Beer has long been ingrained in human history. In fact, even before humans learned how to make bread, they knew how to make beer. The first ingredients used were grain and water. Historians say that even Noah made sure to include beer among his provisions on the Ark.
It’s believed that beer has been around for nearly 12,000 years, but our hard evidence only dates back to around 4300 BC as Babylonian beer recipes transcribed on clay tablets. Even during that time, the Babylonians had up to 20 different types of beer. Around 1800 BC, the Sumerians wrote a poem on a clay tablet to Ninkasi, the goddess of beer. (Which proves that beer was a beverage to be worshipped thousands of years ago, as well–it was so valued that many payments and trades were made with beer.)
Beer was made with a variety of ingredients–maize, barley, sweet potatoes, rice–but it wasn’t until around year 822 that the Germans introduced the use of hops, which is what we use today. This innovation spread throughout Europe slowly and didn’t reach Britain until the 15th century.

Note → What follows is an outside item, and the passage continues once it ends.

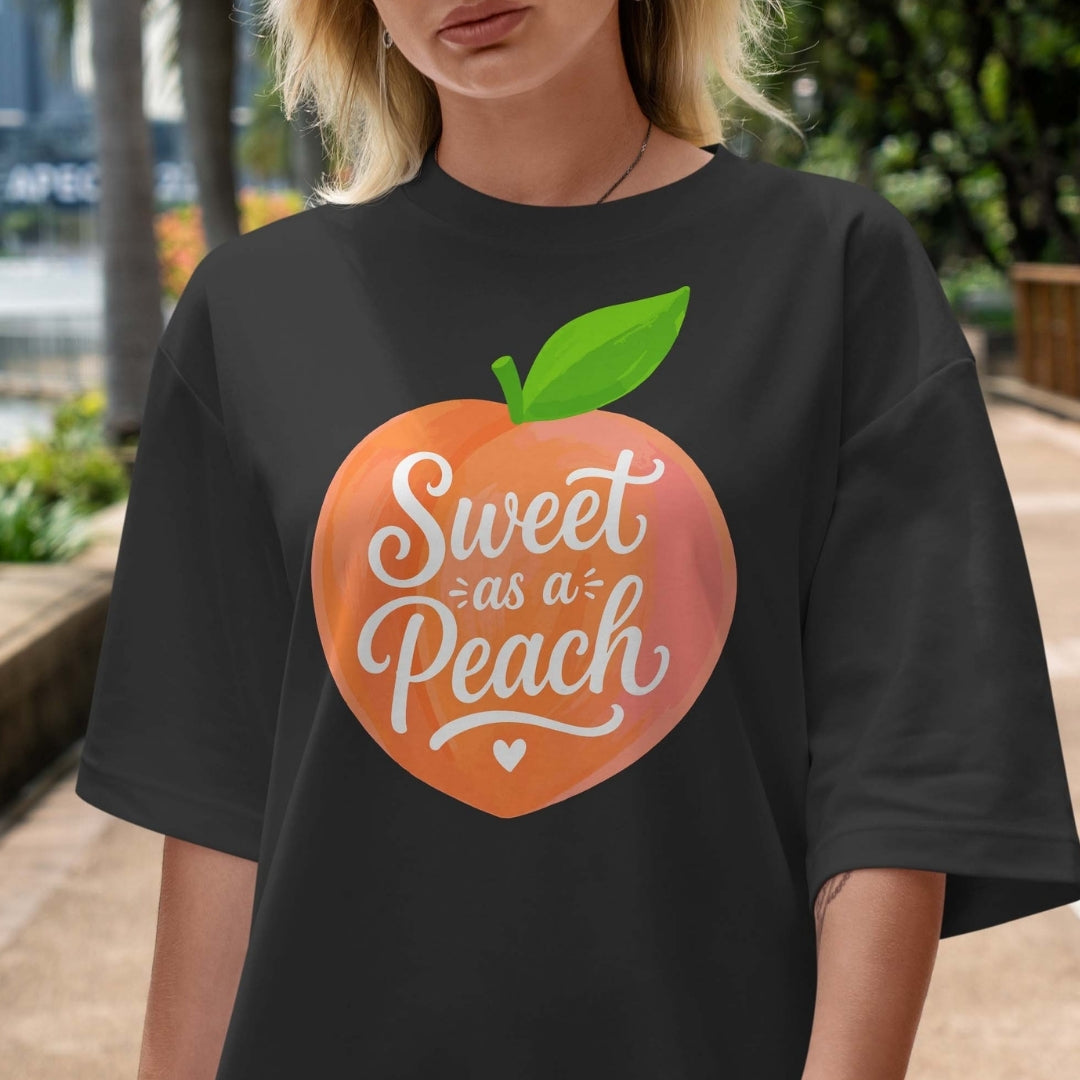 Person wearing a black t-shirt with a peach graphic and 'Sweet as a Peach' text.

Before the 14th and 15th centuries, beer brewing had primarily been a family practice, but it slowly transitioned into an artisan practice. In 1420, a German brewery invented the lager method of brewing beer; this and many other innovations during this time period are still used today. Some breweries, like Beck’s Brewery, founded in 1553, are still open and brewing.

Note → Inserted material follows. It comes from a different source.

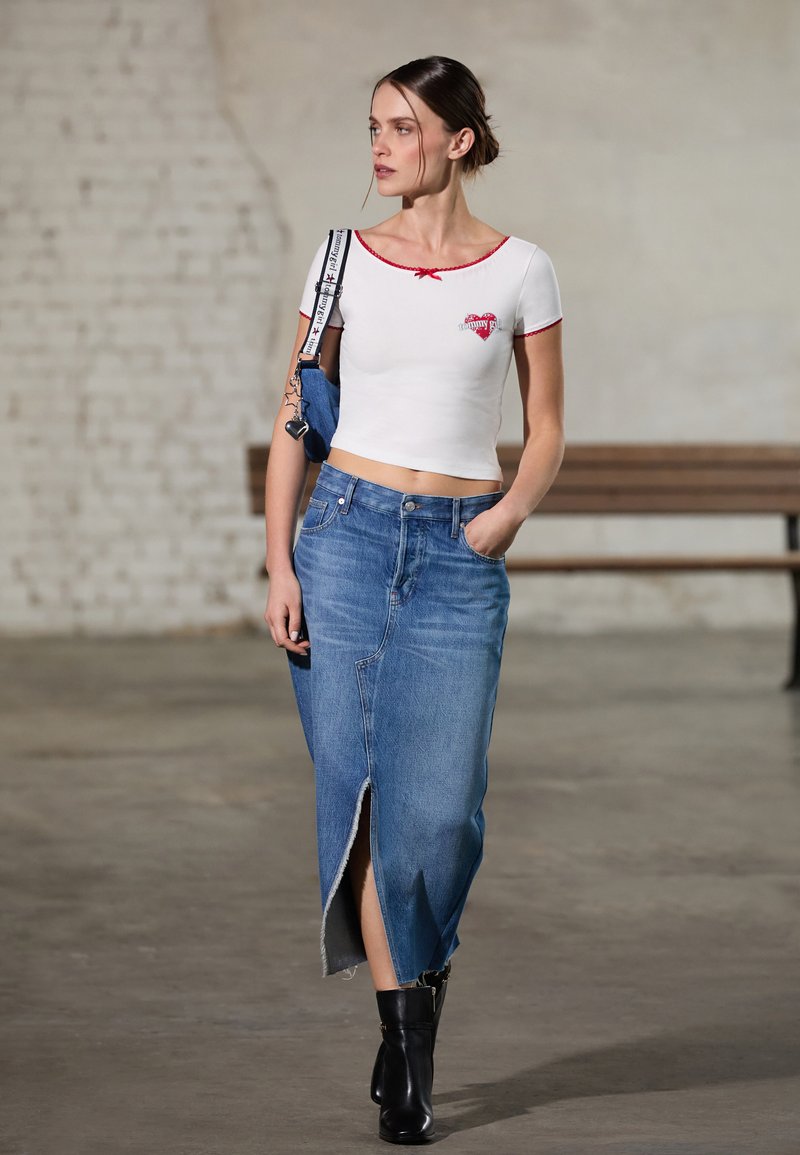 Hvit cropped topp med rød kant, med et hjerte grafikk. Lys blå denim skjørt med slisse foran og frynset kant. Svarte ankel støvler.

Brewers that we’re familiar with today (such as Sam Adams, Miller, Coors, and Pabst) began sprouting up during the 19th century as beer grew more and more popular. In the 1890s, Pabst became the first US brewer to sell over one million barrels in a year and in 1966, Budweiser became the first to sell 10 million barrels in a year. Today, nearly 200 million barrels of beer are sold yearly in the U.S.